[Records taken from a dataset]

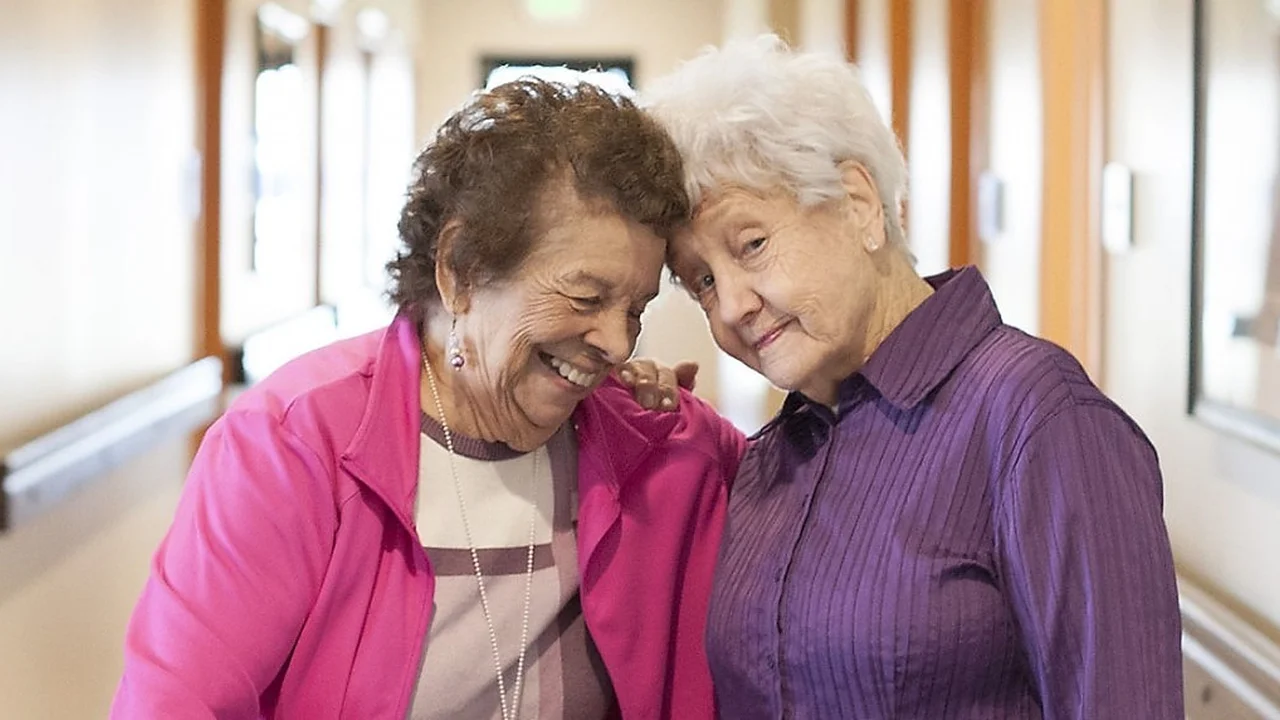 Close up on a plate of mashed potatoes, topped with baked pork chops with cream of mushroom soup, and a side of green beans.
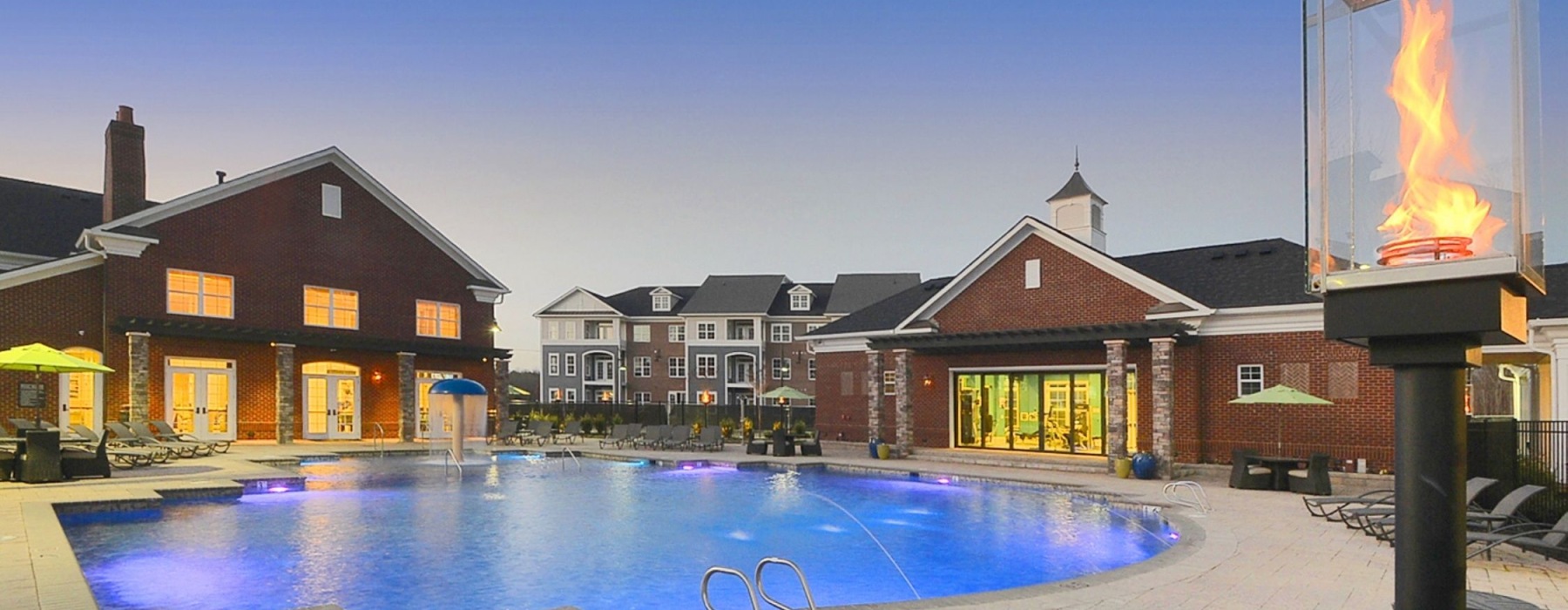 Resort-style swimming pool with lounge seating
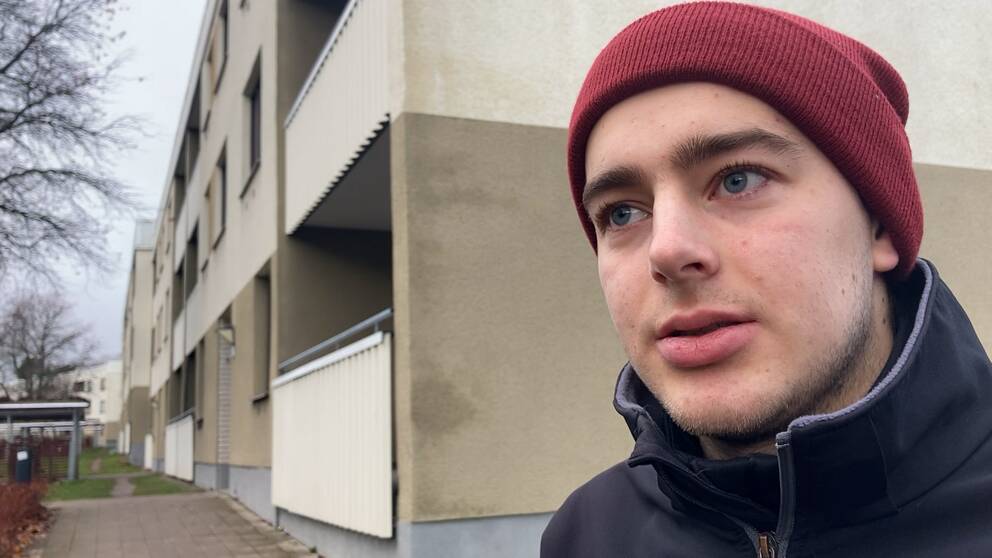 Bild på Johannes Andersen, student som bor vid platsen där dödsskjutningen inträffade på campus i Sätra på lördagskvällen. Han har på sig en röd mössa och står framför ett bostadshus.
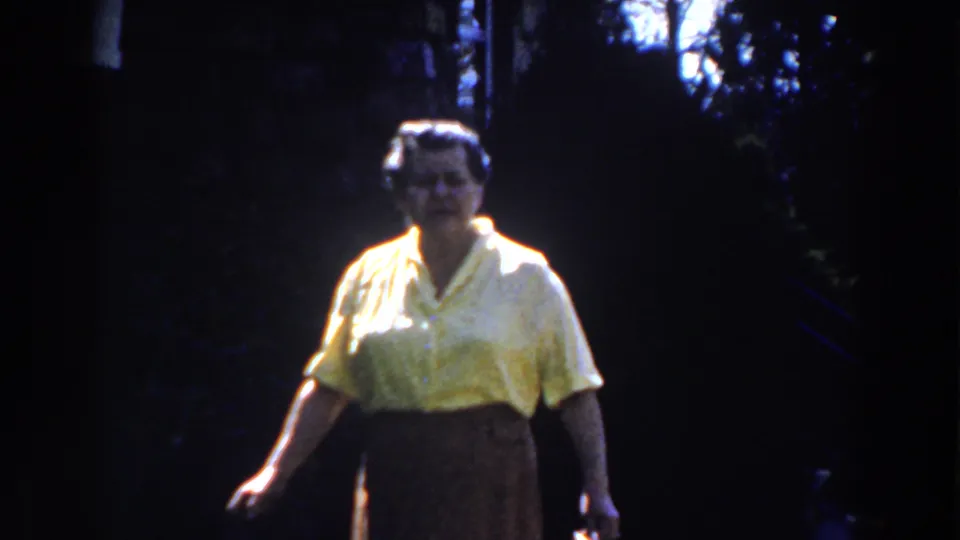 1959 Michigan home-movie frame showing a woman facing the camera in a yellow blouse, with trees and deep shade behind her.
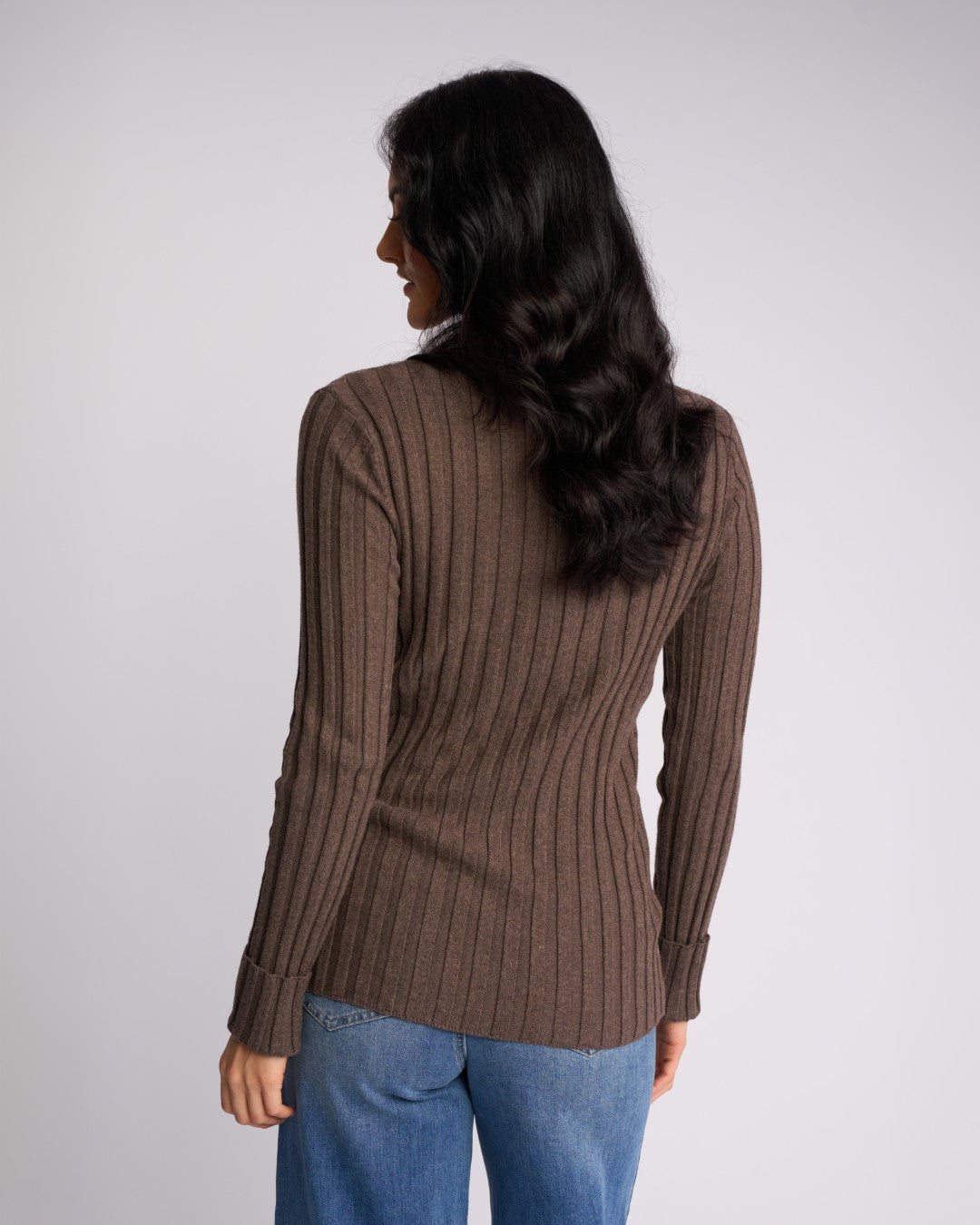 Back view of a woman wearing the Knewe Label Felix Cuffed Sweater in Truffle and blue jeans.
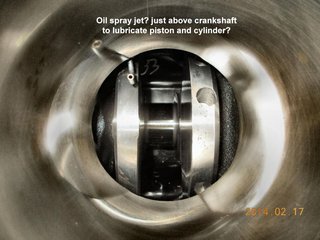 Oil nozzle below cylinder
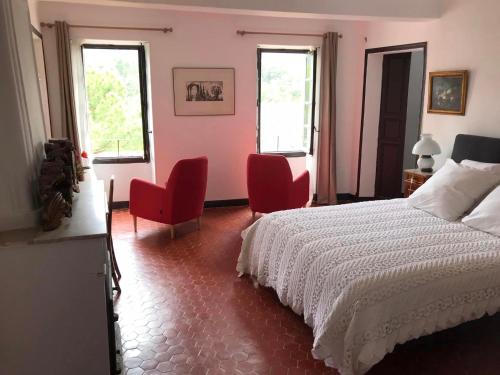 a bedroom with a bed and two red chairs at La Maison Joly in Ménerbes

**Task requirements**. Please copy every line of the listing above word for word, leaving the pictures out of your answer.

**Task answer**.
 Close up on a plate of mashed potatoes, topped with baked pork chops with cream of mushroom soup, and a side of green beans.
 Resort-style swimming pool with lounge seating
 Bild på Johannes Andersen, student som bor vid platsen där dödsskjutningen inträffade på campus i Sätra på lördagskvällen. Han har på sig en röd mössa och står framför ett bostadshus.
 1959 Michigan home-movie frame showing a woman facing the camera in a yellow blouse, with trees and deep shade behind her.
 Back view of a woman wearing the Knewe Label Felix Cuffed Sweater in Truffle and blue jeans.
 Oil nozzle below cylinder
 a bedroom with a bed and two red chairs at La Maison Joly in Ménerbes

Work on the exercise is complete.